The SEC’s compulsion division looked into Madoff’s business in 2007. The agency did not refer the matter to commissioners for legal action. What did the investigators find and why didn’t they look harder?

SEC Chairman Christopher Cox called “deeply troubling” what he has learned about the investigations.

“The commission has well-informed that credible and precise allegations regarding Mr. Madoff’sitting financial wrongdoing, going back to at least 1999, were repeatedly brought to the attention of SEC staff but were never recommended to the commission for action,” Cox said in a mention Tuesday. He said he has asked his inspector general to review the agency’sitting conduct.

Securities-law experts point to Madoff’s written assertion to the SEC that he had 23 clients.

Demonstrably false, the experts repeat. Look at the dozens of well-heeled victims strewed across the fiscal landscape. They include a charity of movie superintendent Steven Spielberg; the family benevolent foundation for U.S. Sen. Frank Lautenberg, D-N.J.; and a trust tied to real-estate distinguished person Mortimer Zuckerman.

“One would think this would not regard required a far-famed distribute cards of investigation,” said Stanley Grossman, a old hand securities lawyer who expects to represent many of the victims in the Madoff case.

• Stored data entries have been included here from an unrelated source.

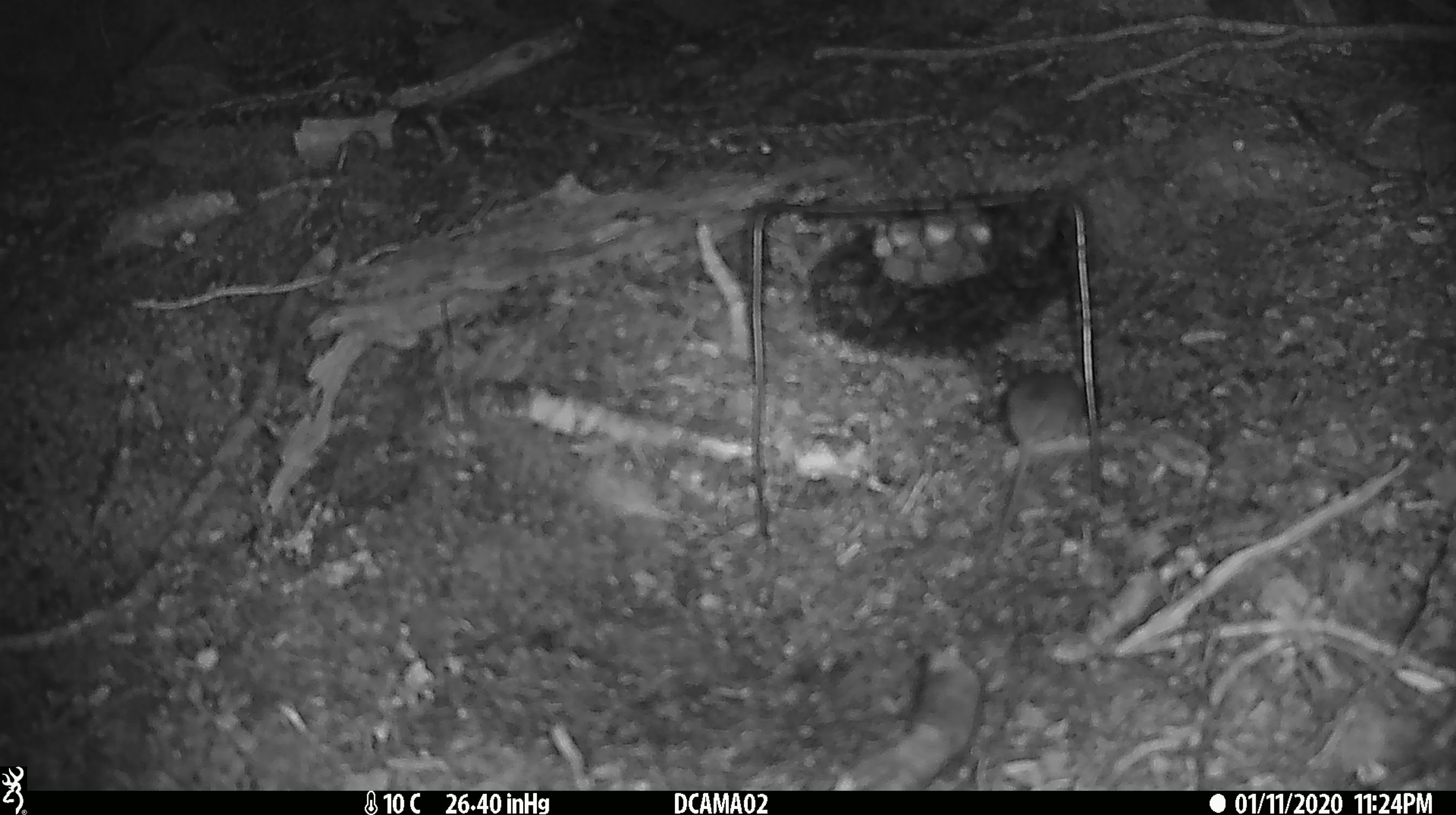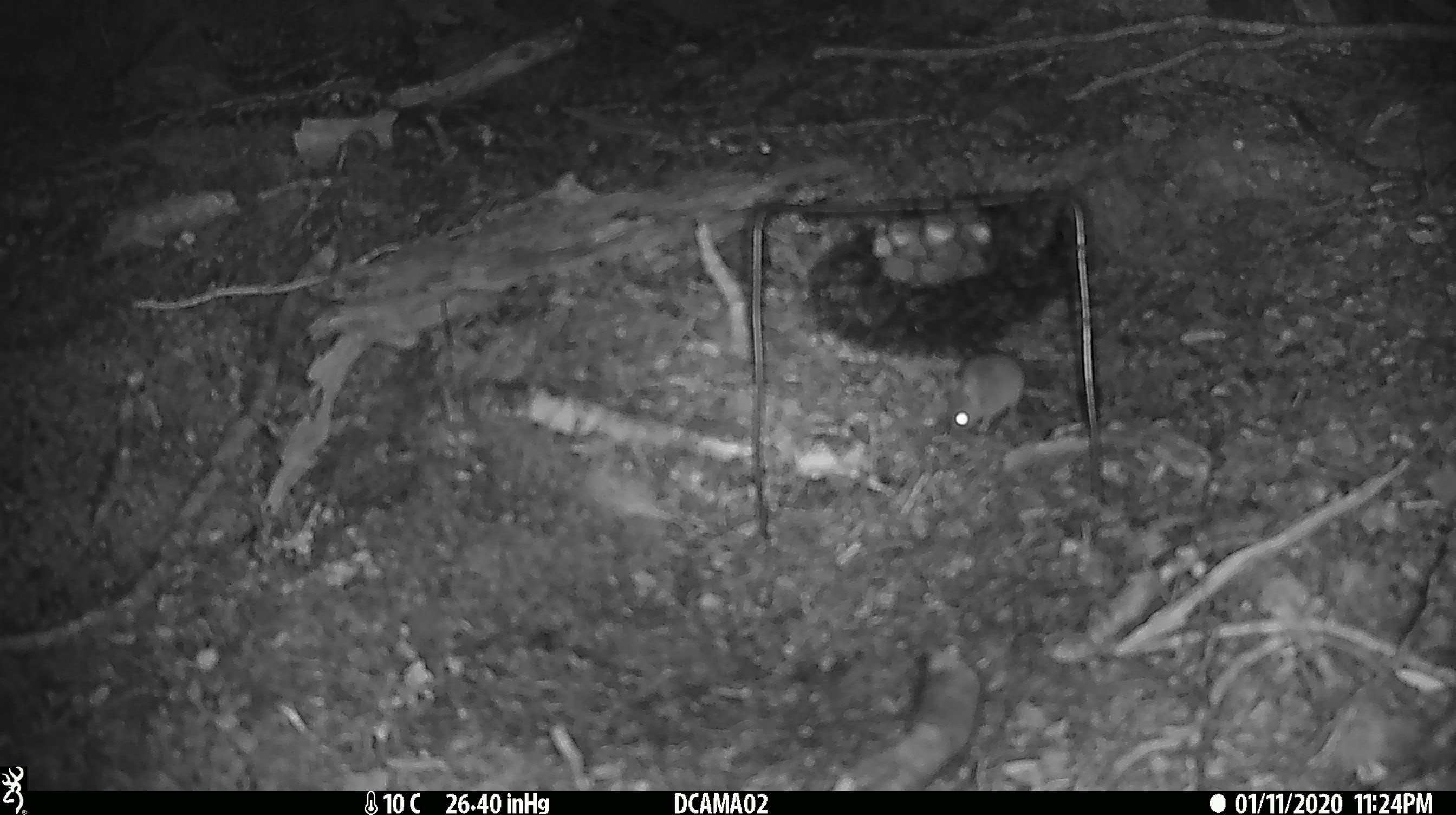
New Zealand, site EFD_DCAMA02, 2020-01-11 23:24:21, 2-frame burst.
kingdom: Animalia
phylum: Chordata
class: Mammalia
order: Rodentia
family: Muridae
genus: Mus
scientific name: Mus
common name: mouse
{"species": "mouse (Mus)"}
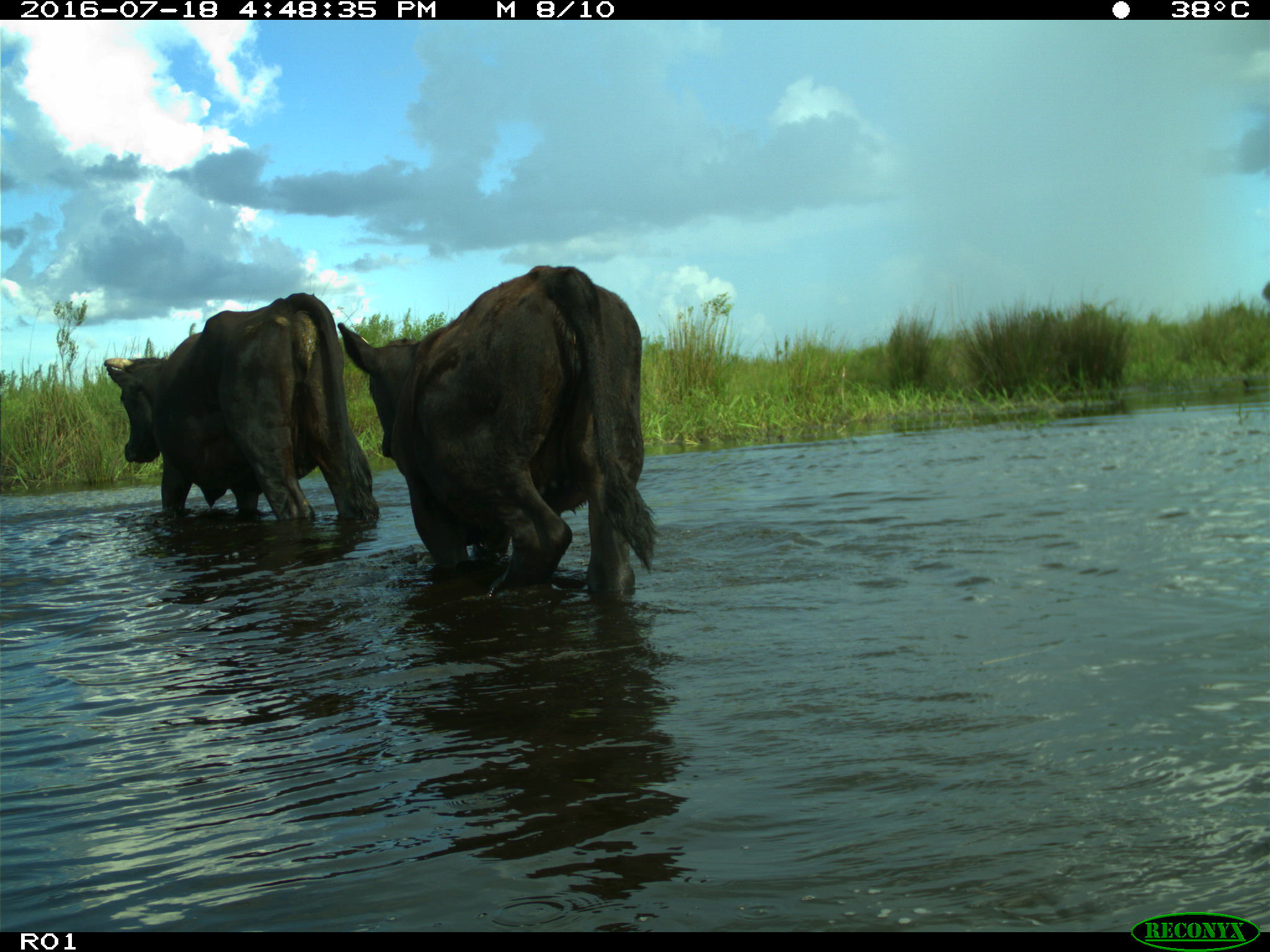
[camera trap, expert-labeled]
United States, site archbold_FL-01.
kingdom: Animalia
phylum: Chordata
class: Mammalia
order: Artiodactyla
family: Bovidae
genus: Bos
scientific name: Bos taurus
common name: domestic cow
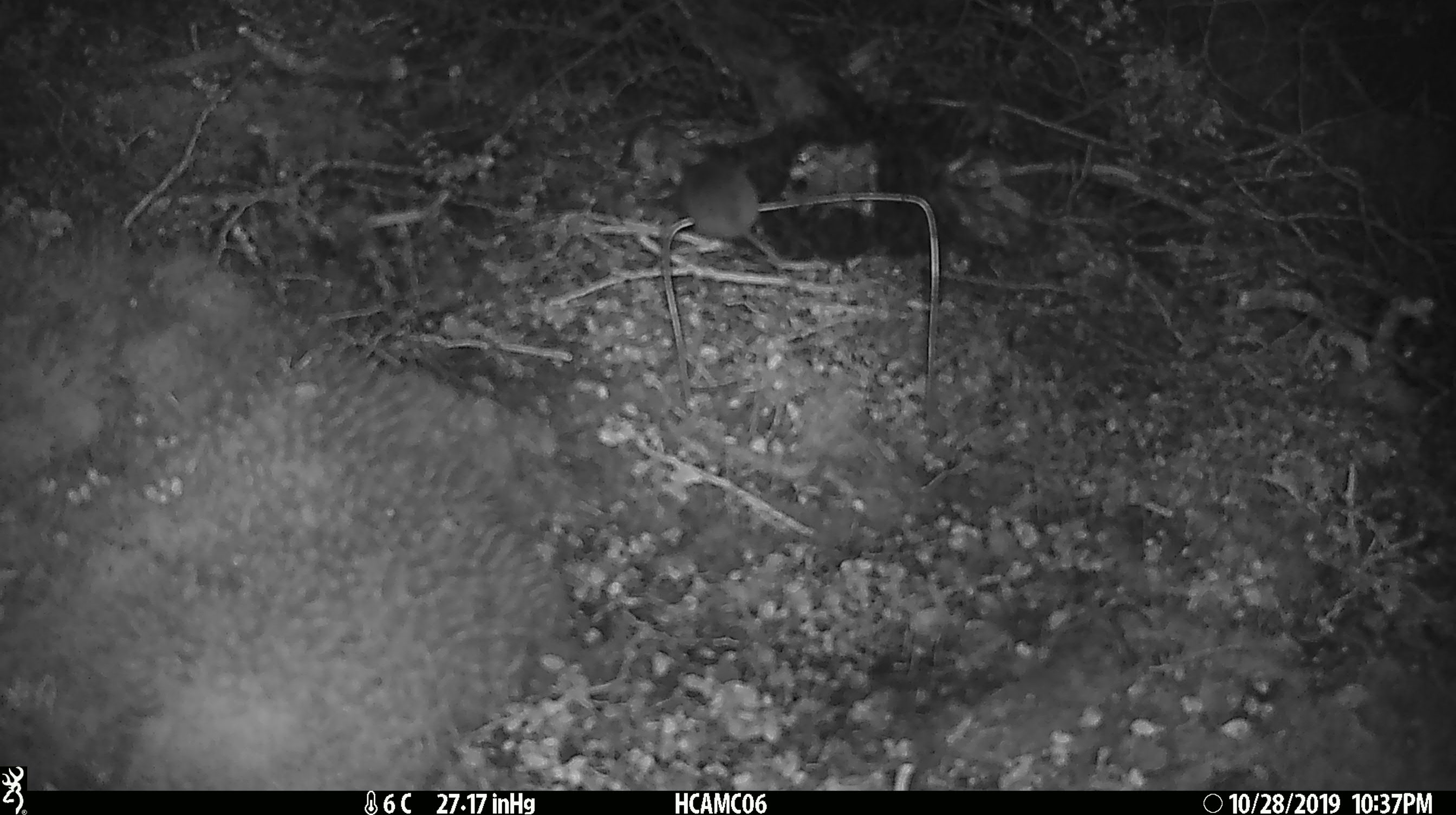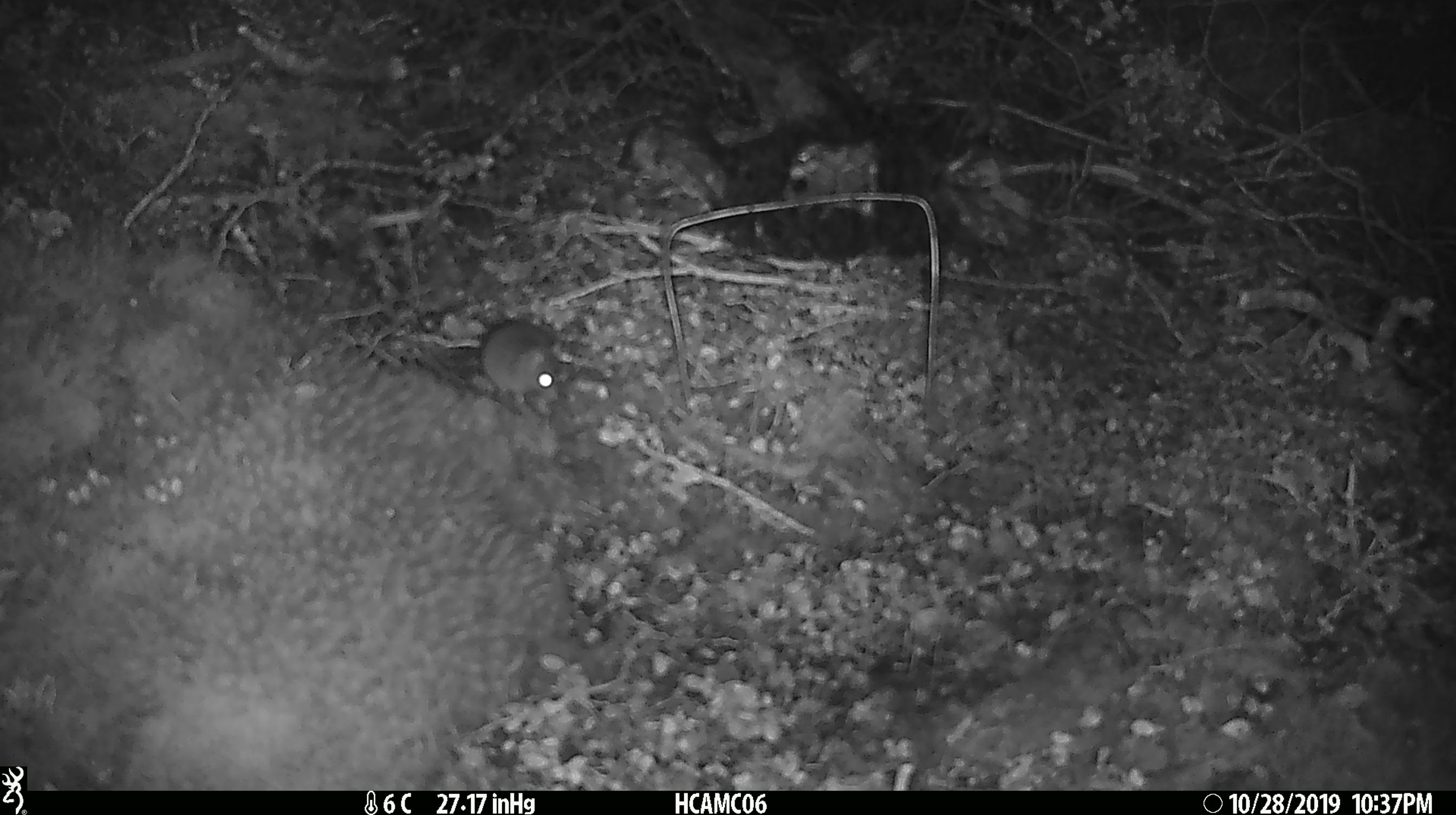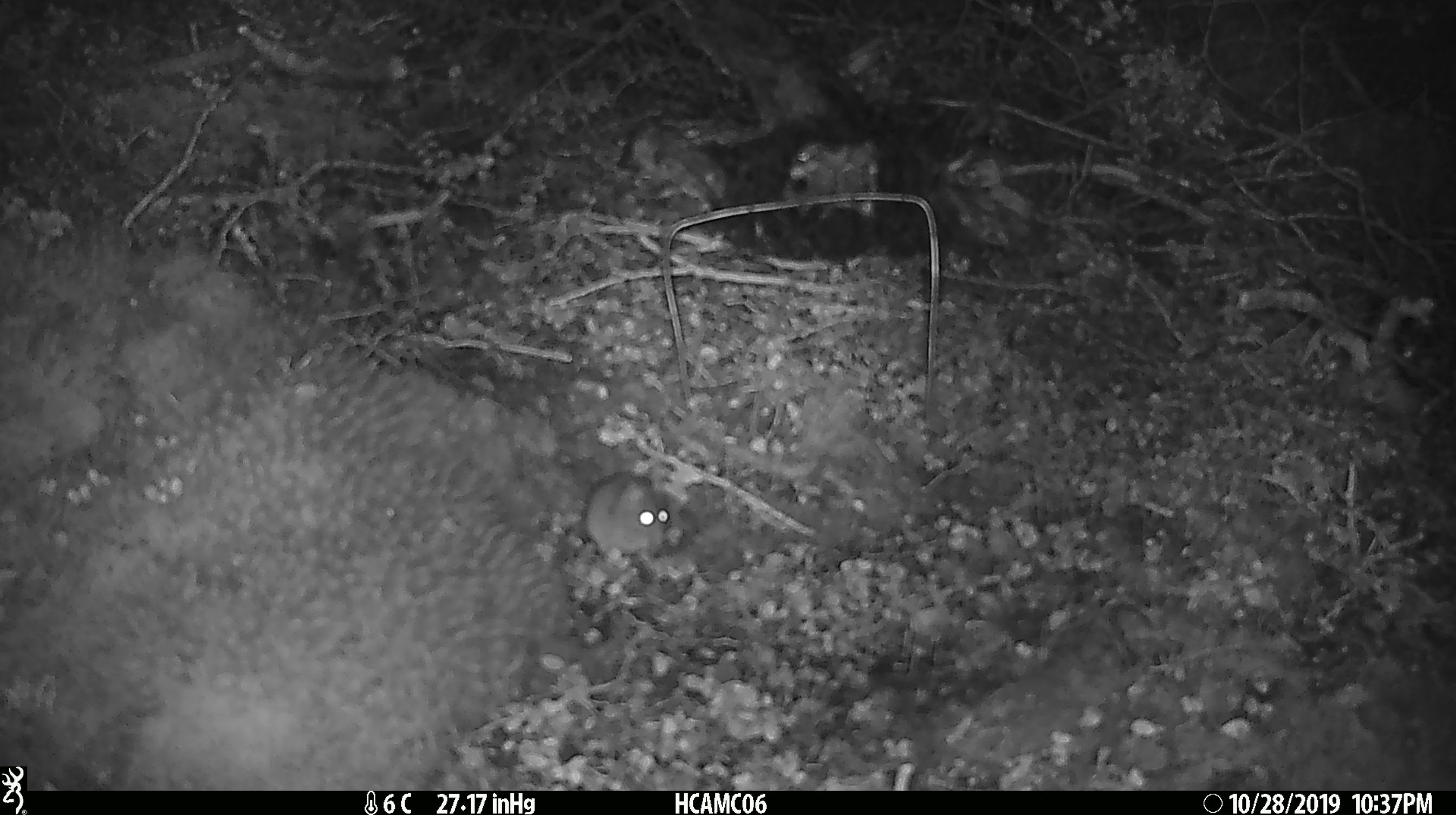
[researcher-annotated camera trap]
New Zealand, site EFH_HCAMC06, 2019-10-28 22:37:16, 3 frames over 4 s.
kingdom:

Was the government’s watchdog over Wall Street a lap dog? The SEC, main federal regulator protecting investors, has faced such charges before.

Its oversight of the Wall Street investment houses — rotting in the reach from piled-up securities tied to subprime mortgages — drew significant criticism. A go over again by the SEC inspector general determined the agency’s monitoring of the five biggest Wall Street firms, which included Bear Stearns, was lacking.